LAST YEAR WAS a particularly strong one for the purchase of hotel sites in Dublin, with more than €100 million spent by international operators looking to capitalise on the city's thriving tourist economy.

But while some argue that Dublin is being overwhelmed by the development of hotels at present, it should be borne in mind that both these new arrivals and the city’s established hotel stock could be vastly and rapidly reduced – if investors decide that the lands they occupy could be put to a more profitable use. One doesn’t have to look too far back in history to find instances where some of Dublin’s highest-profile hotels faced the wrecking ball as their owners sold up to developers intent on the delivery of residential and other forms of commercial development.

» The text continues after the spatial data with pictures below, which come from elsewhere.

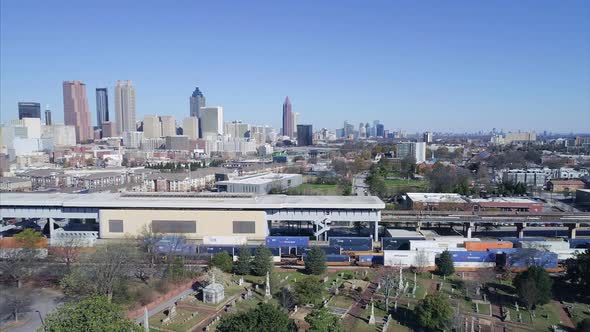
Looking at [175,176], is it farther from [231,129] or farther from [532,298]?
[231,129]

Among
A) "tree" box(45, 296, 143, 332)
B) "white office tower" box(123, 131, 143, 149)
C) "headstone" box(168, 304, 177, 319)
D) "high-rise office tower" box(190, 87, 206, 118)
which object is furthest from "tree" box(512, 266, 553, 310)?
"high-rise office tower" box(190, 87, 206, 118)

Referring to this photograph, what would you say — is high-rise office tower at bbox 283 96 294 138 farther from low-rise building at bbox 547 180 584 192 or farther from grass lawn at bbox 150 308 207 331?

The most striking example of this was when the Gallagher and Doyle families secured in excess of €700 million from developer Seán Dunne for the 400-bed Jurys and 185-bed Berkeley Court hotels in Ballsbridge, and the sale to Bernard McNamara of the 501-bedroom Burlington Hotel, the 179-bedroom Montrose Hotel in Donnybrook and the 109-bedroom Tara Towers Hotel in Booterstown.

The disposal of those five properties took place against the backdrop of a wider realignment of the then Jurys Doyle hotel group’s business, which also saw the €1.65 billion sale of the Jurys Inn chain of budget hotels to Quinlan Private.

While Dunne never got to realise his own ambitions for the redevelopment of the Jurys and Berkeley Court hotel lands, the Dublin 4 site is now being transformed by former rival Joe O’Reilly’s Chartered Land into a high-end residential scheme known as Lansdowne Place.

The Berkeley Court has already been demolished and replaced by several apartment buildings, while the former Jurys trades as the Ballsbridge Hotel in advance of its own removal and redevelopment.

The Burlington Hotel, meanwhile, continues to trade successfully, having changed hands twice in the years since the crash.

Had the Irish economy not imploded shortly after developer Bernard McNamara’s original €288 million boom-era acquisition of the Dublin 4 property, both it and then adjacent headquarter premises of Axa Insurance would have been demolished and replaced as part of a €1 billion mixed-use scheme comprising offices, apartments and retail.

The Montrose Hotel, Dublin 4, didn’t make it through the crash and recovery. Following its sudden closure in 2010, the landmark property favoured by generations of American tourists was redeveloped as student accommodation.

The Tara Towers Hotel on Merrion Road was demolished last year. It is being replaced with a new hotel by the Dalata Hotel Group and a scheme of 69 apartments which the hotelier has forward sold to Ireland's largest private residential landlord, Ires Reit.